15 Commentaires sur “Sur la plage de Chesil – Ian McEwan

  1. Le retour? Tu as fait très fort…Ce livre est superbe, finesse psychologique, sensibilité pour évoquer une situation qui aurait facilement pu tomber dans le graveleux, et tous les espoirs sont permis, jusqu’à …la chute. Bref, serait- ce un chef d’oeuvre? De toutes façons, McEwan ne m’a jamais déçue…
    Je souhaite que 2009 soit l’année de ton retour.

  2. Ah Dieu sait pourquoi j’ai poussé ce soir la porte et ..il y avait de la lumière! Ce livre me tente depuis sa sortie, merci pour cette fine piqûre de rappel: je vais me le procurer très vite, tu m’as convaincue.
    Belle année, bon chemin de livres pour cet an 9, Bernard !

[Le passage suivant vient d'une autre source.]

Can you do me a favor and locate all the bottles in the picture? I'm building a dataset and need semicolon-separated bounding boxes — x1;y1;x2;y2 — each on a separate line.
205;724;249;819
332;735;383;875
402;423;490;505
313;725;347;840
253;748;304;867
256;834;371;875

  3. j’ai une fois de plus été émue par cette écriture, ce style si particulier : je le lis en anglais Ian McEwan, et ce depuis toujours ; c’est un vrai plaisir qui l’emporte sur la tristesse et le desespoir toujours si présentes dans ses livres, le plaisir de lire !

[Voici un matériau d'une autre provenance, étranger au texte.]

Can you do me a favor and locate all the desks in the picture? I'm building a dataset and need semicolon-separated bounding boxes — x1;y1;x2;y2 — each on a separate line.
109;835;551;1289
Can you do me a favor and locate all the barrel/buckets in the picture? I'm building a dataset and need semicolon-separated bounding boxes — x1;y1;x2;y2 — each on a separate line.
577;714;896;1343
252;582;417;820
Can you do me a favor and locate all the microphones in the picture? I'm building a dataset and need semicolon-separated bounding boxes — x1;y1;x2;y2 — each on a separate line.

  4. J’ai Expiation de cet auteur sur ma PAL. J’ai vu le film, j’ai beaucoup aimé l’histoire, cependant j’ai trouvé la scène sur la plage du débarquement un peu longue.

  5. D’ordinaire je ne commente pas du tout les blogs,et ce même si leur contenu est de bonne qualité, mais là le vôtre méritait complètement mes éloges !

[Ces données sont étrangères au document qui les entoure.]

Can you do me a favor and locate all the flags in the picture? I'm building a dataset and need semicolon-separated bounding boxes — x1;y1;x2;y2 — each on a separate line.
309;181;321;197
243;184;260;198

  6. Merci Pomme, il y a du monde, énormément même, mais pas tellement de commentaires. J’imagine que je devrais être plus présent, mais ce n’est pas possible (il me faut gagner des sous pour acheter des livres :-)). Je viens aussi de trouver un nouvelle plume qui nous proposera des lectures de temps en temps… Et quand j’aurai vraiment beaucoup de temps, j’augmenterai le rythme. Un jour, qui sait… En attendant, ce train de sénateur me convient… Merci de ta présence en tout cas.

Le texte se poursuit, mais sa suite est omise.